Agora, doze meses mais tarde, os investigadores revelam como ensinaram o programa de computador. Num artigo publicado esta semana pela revista Science, Tuomas Sandholm, um professor de ciências da computação da Universidade de Carnegie Mellon, e Noam Brown, um estudante de doutoramento no mesmo departamento, falam dos desafios do Libratus e mostram o processo para criar a “inteligência artificial sobrehumana” do programa. Não foi tarefa fácil.

Apesar das vitórias da inteligência artificial em vários jogos de estratégia – do xadrez, às damas, ao Go – o póquer sempre foi uma área mais complicada. Contrariamente a muitos jogos de tabuleiro, há elementos escondidos nos jogos de cartas. “Nos sistemas de informação completa, ambos os jogadores sabem o estado do jogo a qualquer ponto”, lê-se no relatório sobre o projecto. É o caso do xadrez, por exemplo. Em contraste, em jogos com informação incompleta – como é o caso do póquer – parte do jogo está escondida nas cartas de alguns jogadores.

É o que torna aquele o jogo de cartas ideal para ensinar a inteligência artificial a pensar de forma furtiva, e saber omitir informação durante negociações estratégicas. “A informação escondida faz parte do mundo real. Está em todo o lado, em acordos de negócios, no mundo da finanças, cibersegurança, e aplicações militares”, escrevem os autores.

Em vez de decifrar a melhor sequência de acções, um sistema de inteligência artificial para "jogos de informação incompletos" tem de aprender a equilibrar as suas acções. "O adversário nunca pode aprender demasiada informação. Aprender a fazer bluff é uma funcionalidade necessária em qualquer estratégia de póquer competitivo", lê-se no relatório.

A aprendizagem do Libratus baseia-se em três módulos: o primeiro ensina uma versão simplificada do jogo ao programa (levando o sistema a considerar 10161 hipóteses possíveis de decisão). A partir daí o sistema cria um mapa da estratégia que tem de seguir. Depois, no segundo módulo, o programa consegue aprender a partir de jogadas que não estão incluídas na versão simplificada do jogo.

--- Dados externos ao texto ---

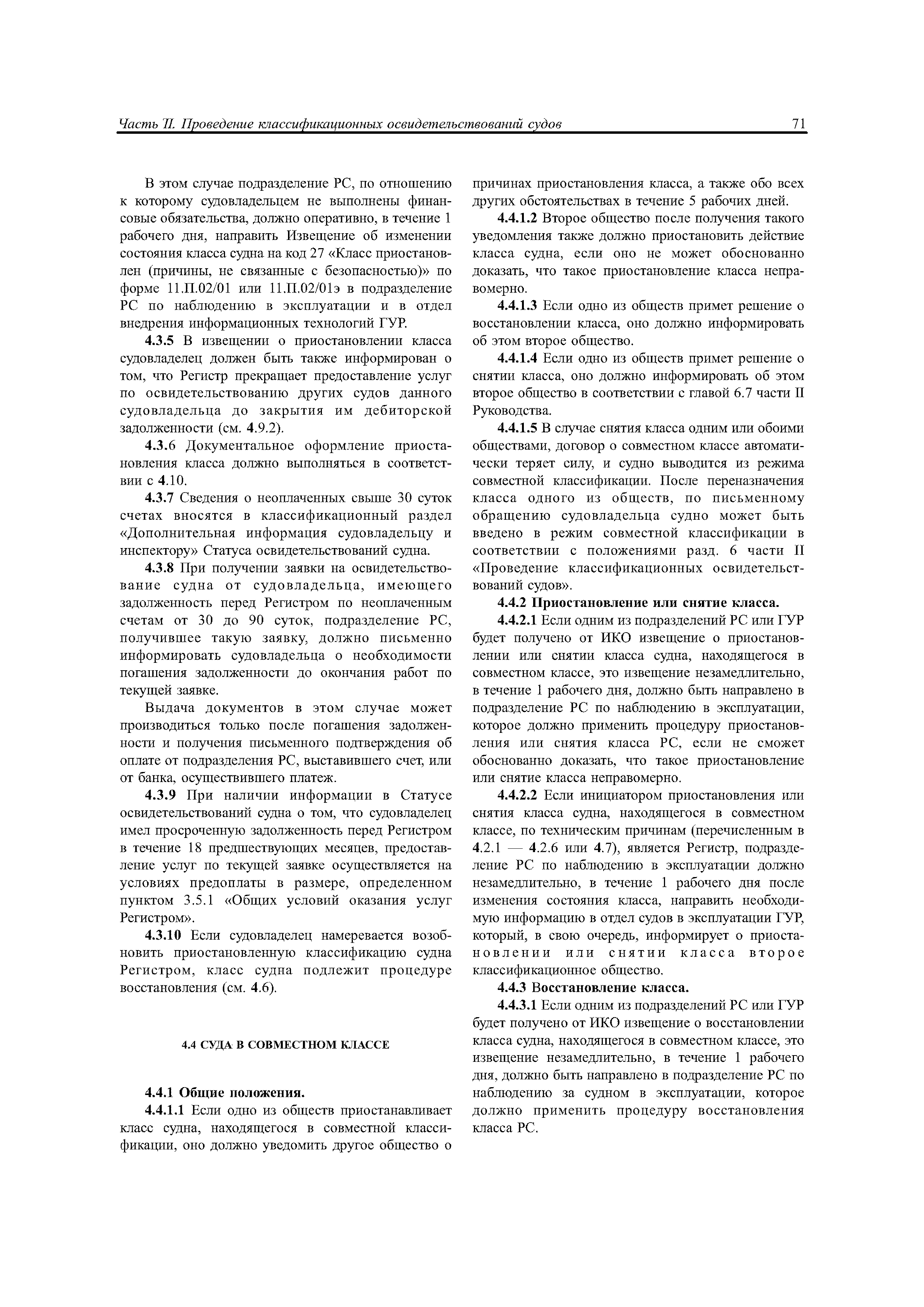 Часть II. Проведение классификационных освидетельствований судов 71

В этом случае подразделение РС, по отношению к которому судовладельцем не выполнены финансовые обязательства, должно оперативно, в течение 1 рабочего дня, направить Извещение об изменении состояния класса судна на код 27 «Класс приостановлен (причины, не связанные с безопасностью)» по форме 11.П.02/01 или 11.П.02/01э в подразделение РС по наблюдению в эксплуатации и в отдел внедрения информационных технологий ГУР.

4.3.5 В извещении о приостановлении класса судовладелец должен быть также информирован о том, что Регистр прекращает предоставление услуг по освидетельствованию других судов данного судовладельца до закрытия им дебиторской задолженности (см. 4.9.2).

4.3.6 Документальное оформление приостановления класса должно выполняться в соответствии с 4.10.

4.3.7 Сведения о неоплаченных свыше 30 суток счетах вносятся в классификационный раздел «Дополнительная информация судовладельцу и инспектору» Статуса освидетельствований судна.

4.3.8 При получении заявки на освидетельствование судна от судовладельца, имеющего задолженность перед Регистром по неоплаченным счетам от 30 до 90 суток, подразделение РС, получившее такую заявку, должно письменно информировать судовладельца о необходимости погашения задолженности до окончания работ по текущей заявке.

Выдача документов в этом случае может производиться только после погашения задолженности и получения письменного подтверждения об оплате от подразделения РС, выставившего счет, или от банка, осуществившего платеж.

4.3.9 При наличии информации в Статусе освидетельствований судна о том, что судовладелец имел просроченную задолженность перед Регистром в течение 18 предшествующих месяцев, предоставление услуг по текущей заявке осуществляется на условиях предоплаты в размере, определенном пунктом 3.5.1 «Общих условий оказания услуг Регистром».

4.3.10 Если судовладелец намеревается возобновить приостановленную классификацию судна Регистром, класс судна подлежит процедуре восстановления (см. 4.6).

4.4 СУДА В СОВМЕСТНОМ КЛАССЕ

4.4.1 Общие положения.

4.4.1.1 Если одно из обществ приостанавливает класс судна, находящегося в совместной классификации, оно должно уведомить другое общество о причинах приостановления класса, а также обо всех других обстоятельствах в течение 5 рабочих дней.

4.4.1.2 Второе общество после получения такого уведомления также должно приостановить действие класса судна, если оно не может обоснованно доказать, что такое приостановление класса неправомерно.

4.4.1.3 Если одно из обществ примет решение о восстановлении класса, оно должно информировать об этом второе общество.

4.4.1.4 Если одно из обществ примет решение о снятии класса, оно должно информировать об этом второе общество в соответствии с главой 6.7 части II Руководства.

4.4.1.5 В случае снятия класса одним или обоими обществами, договор о совместном классе автоматически теряет силу, и судно выводится из режима совместной классификации. После переназначения класса одного из обществ, по письменному обращению судовладельца судно может быть введено в режим совместной классификации в соответствии с положениями разд. 6 части II «Проведение классификационных освидетельствований судов».

4.4.2 Приостановление или снятие класса.

4.4.2.1 Если одним из подразделений РС или ГУР будет получено от ИКО извещение о приостановлении или снятии класса судна, находящегося в совместном классе, это извещение незамедлительно, в течение 1 рабочего дня, должно быть направлено в подразделение РС по наблюдению в эксплуатации, которое должно применить процедуру приостановления или снятия класса РС, если не сможет обоснованно доказать, что такое приостановление или снятие класса неправомерно.

4.4.2.2 Если инициатором приостановления или снятия класса судна, находящегося в совместном классе, по техническим причинам (перечисленным в 4.2.1 — 4.2.6 или 4.7), является Регистр, подразделение РС по наблюдению в эксплуатации должно незамедлительно, в течение 1 рабочего дня после изменения состояния класса, направить необходимую информацию в отдел судов в эксплуатации ГУР, который, в свою очередь, информирует о приостановлении или снятии класса второе классификационное общество.

4.4.3 Восстановление класса.

4.4.3.1 Если одним из подразделений РС или ГУР будет получено от ИКО извещение о восстановлении класса судна, находящегося в совместном классе, это извещение незамедлительно, в течение 1 рабочего дня, должно быть направлено в подразделение РС по наблюдению за судном в эксплуатации, которое должно применить процедуру восстановления класса РС.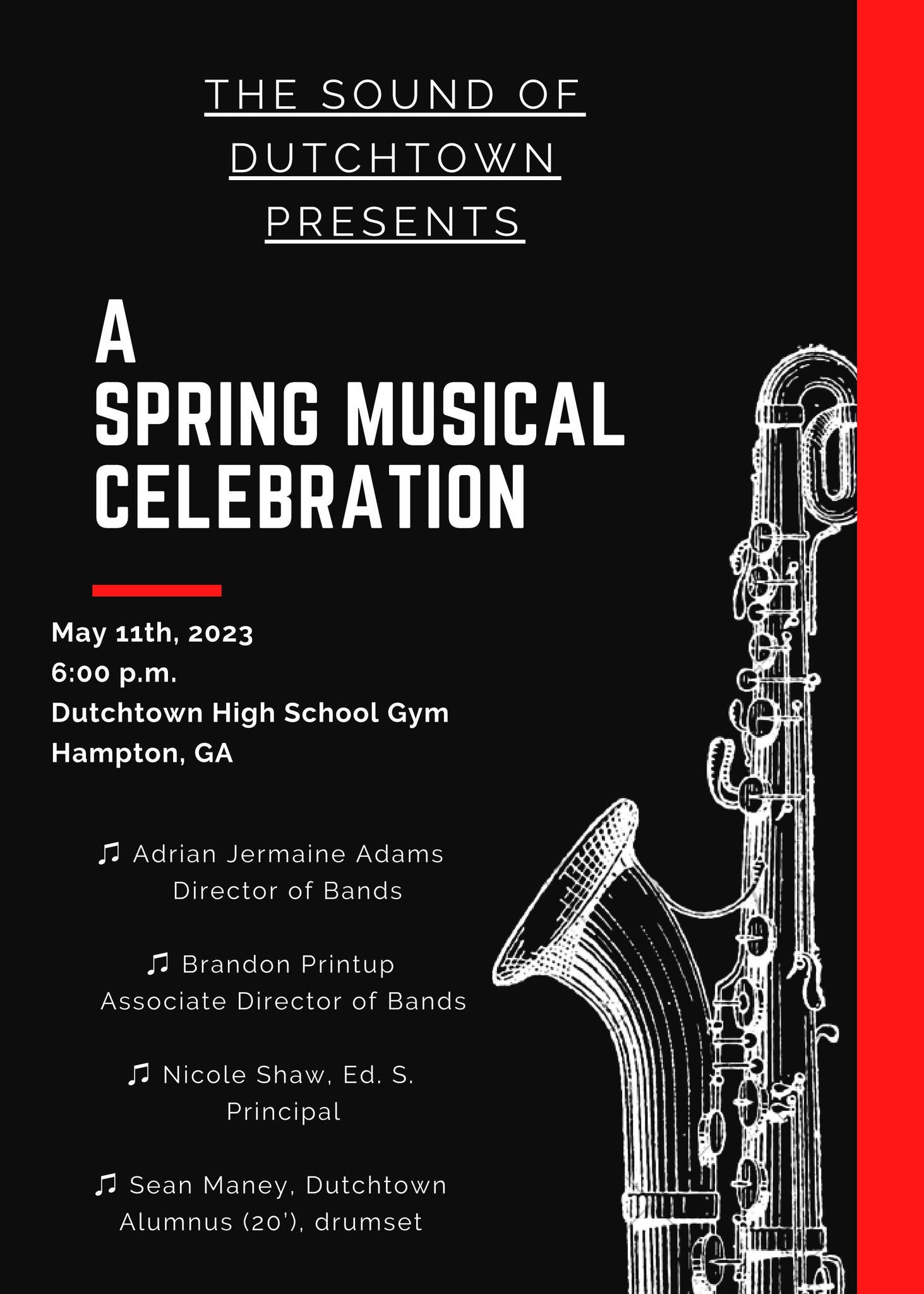 THE SOUND OF DUTCHTOWN PRESENTS

A SPRING MUSICAL CELEBRATION

May 11th, 2023
6:00 p.m.
Dutchtown High School Gym
Hampton, GA

♫ Adrian Jermaine Adams
Director of Bands

♫ Brandon Printup
Associate Director of Bands

♫ Nicole Shaw, Ed. S.
Principal

♫ Sean Maney, Dutchtown Alumnus (20'), drumset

O terceiro módulo dedica-se ao “auto-aperfeiçoamento” do programa, mas sem se aproveitar das fraquezas do adversário. “Geralmente, em jogos, a inteligência artificial aprende a basear-se no jogo do adversário e encontrar falhas na sua estratégia (por exemplo, abandonar demasiadas rodadas) e explorar esses erros”, escrevem os autores. “O problema é que ao explorar os oponentes, a inteligência artificial abre-se a ser, ela mesma, enganada.”

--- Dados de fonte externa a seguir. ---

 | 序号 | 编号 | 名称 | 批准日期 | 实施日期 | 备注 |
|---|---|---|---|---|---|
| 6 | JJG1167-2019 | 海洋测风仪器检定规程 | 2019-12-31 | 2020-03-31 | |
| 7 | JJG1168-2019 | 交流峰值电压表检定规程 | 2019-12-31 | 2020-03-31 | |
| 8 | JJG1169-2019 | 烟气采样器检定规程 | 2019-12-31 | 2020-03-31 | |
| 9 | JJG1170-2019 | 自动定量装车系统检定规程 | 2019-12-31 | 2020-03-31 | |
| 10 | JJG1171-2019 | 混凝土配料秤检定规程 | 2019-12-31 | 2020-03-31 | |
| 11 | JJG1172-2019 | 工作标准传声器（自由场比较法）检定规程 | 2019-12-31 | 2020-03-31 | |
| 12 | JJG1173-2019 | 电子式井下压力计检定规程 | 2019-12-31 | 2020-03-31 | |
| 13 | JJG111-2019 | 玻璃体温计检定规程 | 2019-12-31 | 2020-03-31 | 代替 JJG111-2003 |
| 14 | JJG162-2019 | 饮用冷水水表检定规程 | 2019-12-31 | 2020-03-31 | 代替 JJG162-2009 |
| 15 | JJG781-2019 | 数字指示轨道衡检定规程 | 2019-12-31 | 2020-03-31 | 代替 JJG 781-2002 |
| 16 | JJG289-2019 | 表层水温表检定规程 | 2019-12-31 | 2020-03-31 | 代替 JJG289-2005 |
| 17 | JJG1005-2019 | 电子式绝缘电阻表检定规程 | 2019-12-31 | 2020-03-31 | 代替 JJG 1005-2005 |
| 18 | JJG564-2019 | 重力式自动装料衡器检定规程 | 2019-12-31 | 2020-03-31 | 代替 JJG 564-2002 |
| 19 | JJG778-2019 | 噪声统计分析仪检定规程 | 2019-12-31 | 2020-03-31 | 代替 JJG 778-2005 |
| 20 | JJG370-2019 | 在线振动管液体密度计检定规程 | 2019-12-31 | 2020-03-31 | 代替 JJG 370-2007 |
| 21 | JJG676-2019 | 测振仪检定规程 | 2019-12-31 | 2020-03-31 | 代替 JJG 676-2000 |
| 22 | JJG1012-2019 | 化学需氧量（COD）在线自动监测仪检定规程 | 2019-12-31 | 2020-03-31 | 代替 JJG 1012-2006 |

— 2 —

Se o adversário mudar de estratégia, a inteligência artificial nem sempre está preparada. Por isso, o terceiro módulo do Libratus dedica-se a analisar o tamanho das apostas dos seus oponentes para detectar possíveis buracos na “estratégia” do jogo e saber se estão a fazer bluff. Ou seja, além de aprender a fazer bluff – ao apresentar algumas jogadas de forma aleatória para confundir os adversários – o Libratus tem de interpretar, correctamente, informação enganosa para conseguir ganhar. 

Foi assim que, numa competição que decorreu ao longo de 20 dias, o computador venceu quatro dos melhores jogadores do mundo: Dong Kim, Jason Les, Jimmy Chou and Daniel McAulay. Porém, para os académicos de Carnegia Mellon, o Libratus vai além do universo dos jogos de cartas.

“As técnicas que desenvolvemos são independentes do domínio e podem ser utilizadas noutros sistemas de informação, incluindo aplicações que não são meramente recreativas,” escrevem os autores nas conclusões. É o caso, por exemplo, de negociações económicas ou programas de cibervigilância. “Acreditamos que o paradigma introduzido com o Libratus poderá ser importante para o futuro e difusão das aplicações de inteligência artificial.”

Correcção 19/12/2017: O artigo original referia-se ao póquer como um "jogo de informação imperfeita". A expressão correcta, que consta no artigo actualizado, é "jogo de informação incompleta".